43 Folders

43 Folders feed subscription icon - Shiny! New to 43 folders? Here are our All-time Most Popular Posts. Want the best stuff? Here are our Classics.

Login or register

Register for free on 43 Folders to comment on articles, post to our forum, customize your visits, and much more. Current users can login now.

Mark Taw on GTD contexts and next actions

What context do I put my Next Actions in? :: MarkTAW.com

Mark Taw consistently provides some of the most lucid and realistic productivity advice I’ve come across. Today he eloquently addresses a common question of beginning Getting Things Done nerds.

If you have 15 lists, but they’re all full of things that you can do from the same starting point, you have 14 too many lists. It doesn’t matter if it’s a phone call, email, or going to the printers to pick up your business cards, your lists should contain no more detail than that. And don’t complain to me that your list would be too long that way, breaking it up into more lists doesn’t give you any fewer Next Actions, it just lets you procrastinate some of them more by putting them on a list you’ll ignore entirely.

I agree very much with Mark on this. It’s tempting to get super-atomic about your lists or put items everywhere they could be done. That can get hectic to manage, though.

On the other hand, for very large to-do lists, or for people with limited amounts of time at any context (shared family computer that’s always busy or errands to a store that has weird hours), I do think there’s value in ganging activities wherever time or attention are precious. Finding the balance is tricky but can be worth the effort if you are going to the trouble of maintaining any but one list. Make any meta-work you do pay back as extravagantly as possible.

Nice work as always, Mark!

(Also, a related conversation over on the Google Group.)


21 Comments

Comment viewing options

Select your preferred way to display the comments and click "Save settings" to activate your changes.
Christopher Brandow's picture

I think the point is...

I think the point is to make the contexts as functional as possible. While I might be somewhat likely to ignore a Next action list titled for a particular area of responsibilty, it is extremely useful to me to do all (or most) of my email next actions at a single sitting.

Merlin Mann's picture

Well put, Christopher. I think a...

Well put, Christopher.

I think a tendency I’ve had—and have tried hard to lick—is to get wrapped up in a fractal taxonomy loop. “Where does this go? Should I start a new sub-sub-list?” So your comment’s right on from where I sit.
──────
(ABOUT THIS TASK):
Answer these about the 43 Folders post on GTD contexts:
1. In the quoted passage, how many lists too many do you have if you keep 15 lists that are all full of things you can do from the same starting point?
2. What does Christopher Brandow say is extremely useful to him?
3. What kind of loop does Merlin Mann say he has tended to get wrapped up in?
Answer from the 43 Folders post alone.

Dataset items:
──────
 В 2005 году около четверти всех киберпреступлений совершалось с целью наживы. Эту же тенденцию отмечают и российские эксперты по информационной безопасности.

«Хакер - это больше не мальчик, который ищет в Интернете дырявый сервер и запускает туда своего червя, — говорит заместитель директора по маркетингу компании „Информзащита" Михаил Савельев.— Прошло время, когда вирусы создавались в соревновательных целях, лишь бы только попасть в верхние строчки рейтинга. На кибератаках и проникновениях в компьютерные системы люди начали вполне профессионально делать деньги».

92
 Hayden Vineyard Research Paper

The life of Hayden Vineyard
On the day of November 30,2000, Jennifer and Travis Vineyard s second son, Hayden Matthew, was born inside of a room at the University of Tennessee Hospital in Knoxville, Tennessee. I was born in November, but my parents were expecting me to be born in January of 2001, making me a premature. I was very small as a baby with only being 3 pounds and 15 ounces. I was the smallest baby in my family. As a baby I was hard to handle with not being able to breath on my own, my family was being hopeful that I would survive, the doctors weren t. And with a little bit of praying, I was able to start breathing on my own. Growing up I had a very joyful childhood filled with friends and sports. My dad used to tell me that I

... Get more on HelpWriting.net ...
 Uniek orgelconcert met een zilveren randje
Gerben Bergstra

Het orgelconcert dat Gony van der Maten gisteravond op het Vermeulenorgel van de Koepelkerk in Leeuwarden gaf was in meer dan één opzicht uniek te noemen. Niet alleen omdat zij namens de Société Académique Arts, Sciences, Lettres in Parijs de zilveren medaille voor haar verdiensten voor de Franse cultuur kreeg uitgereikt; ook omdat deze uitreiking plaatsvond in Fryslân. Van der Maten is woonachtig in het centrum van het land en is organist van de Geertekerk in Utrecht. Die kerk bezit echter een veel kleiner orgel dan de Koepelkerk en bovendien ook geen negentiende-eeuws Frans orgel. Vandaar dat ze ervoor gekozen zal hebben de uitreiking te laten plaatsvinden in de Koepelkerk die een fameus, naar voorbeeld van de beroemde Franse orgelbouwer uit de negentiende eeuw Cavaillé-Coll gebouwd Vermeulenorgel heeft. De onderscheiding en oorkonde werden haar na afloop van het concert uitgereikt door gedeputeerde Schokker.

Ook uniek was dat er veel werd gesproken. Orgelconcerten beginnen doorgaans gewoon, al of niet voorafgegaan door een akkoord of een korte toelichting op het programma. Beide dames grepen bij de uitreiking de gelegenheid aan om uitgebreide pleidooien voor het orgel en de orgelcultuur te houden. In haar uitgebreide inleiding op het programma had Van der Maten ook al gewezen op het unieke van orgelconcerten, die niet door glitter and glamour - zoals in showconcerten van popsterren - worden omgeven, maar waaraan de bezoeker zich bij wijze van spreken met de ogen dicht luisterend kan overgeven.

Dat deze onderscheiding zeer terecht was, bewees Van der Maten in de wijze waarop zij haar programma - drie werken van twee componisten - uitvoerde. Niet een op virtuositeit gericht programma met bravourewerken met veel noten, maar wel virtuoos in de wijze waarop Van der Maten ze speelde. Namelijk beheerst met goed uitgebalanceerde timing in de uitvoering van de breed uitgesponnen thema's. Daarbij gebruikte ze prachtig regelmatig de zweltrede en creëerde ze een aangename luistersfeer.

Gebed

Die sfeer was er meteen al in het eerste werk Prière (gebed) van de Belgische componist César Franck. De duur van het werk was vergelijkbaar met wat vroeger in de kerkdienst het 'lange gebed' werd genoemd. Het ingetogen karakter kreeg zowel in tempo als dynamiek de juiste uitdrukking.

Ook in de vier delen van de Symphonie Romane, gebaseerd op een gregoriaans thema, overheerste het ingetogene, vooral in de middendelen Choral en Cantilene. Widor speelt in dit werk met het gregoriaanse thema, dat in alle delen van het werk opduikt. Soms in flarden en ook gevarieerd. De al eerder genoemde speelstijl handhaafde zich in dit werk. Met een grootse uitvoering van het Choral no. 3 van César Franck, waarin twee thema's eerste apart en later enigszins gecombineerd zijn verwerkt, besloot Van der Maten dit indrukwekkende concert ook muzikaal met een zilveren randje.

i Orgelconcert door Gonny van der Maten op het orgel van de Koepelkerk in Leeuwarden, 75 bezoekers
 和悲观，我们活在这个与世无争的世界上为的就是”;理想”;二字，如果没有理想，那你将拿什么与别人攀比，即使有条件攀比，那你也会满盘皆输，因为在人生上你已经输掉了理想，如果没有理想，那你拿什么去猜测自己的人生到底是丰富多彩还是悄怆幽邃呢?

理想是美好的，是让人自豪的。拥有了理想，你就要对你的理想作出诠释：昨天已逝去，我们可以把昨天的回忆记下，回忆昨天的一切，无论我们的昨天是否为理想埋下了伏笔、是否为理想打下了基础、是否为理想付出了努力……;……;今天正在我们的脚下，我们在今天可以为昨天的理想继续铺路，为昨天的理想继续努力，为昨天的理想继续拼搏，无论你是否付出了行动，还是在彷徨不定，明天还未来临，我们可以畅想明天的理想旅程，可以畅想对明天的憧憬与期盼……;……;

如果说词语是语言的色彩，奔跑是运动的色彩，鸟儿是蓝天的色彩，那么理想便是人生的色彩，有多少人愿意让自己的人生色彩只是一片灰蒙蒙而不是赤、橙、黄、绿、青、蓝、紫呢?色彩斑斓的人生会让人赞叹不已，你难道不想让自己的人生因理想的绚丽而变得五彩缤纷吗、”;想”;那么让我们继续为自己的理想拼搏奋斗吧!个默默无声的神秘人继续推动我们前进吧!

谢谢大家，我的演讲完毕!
──────
(RESPONSE AREA):
1. 14
2. Doing all (or most) of his email next actions at a single sitting.
3. A fractal taxonomy loop.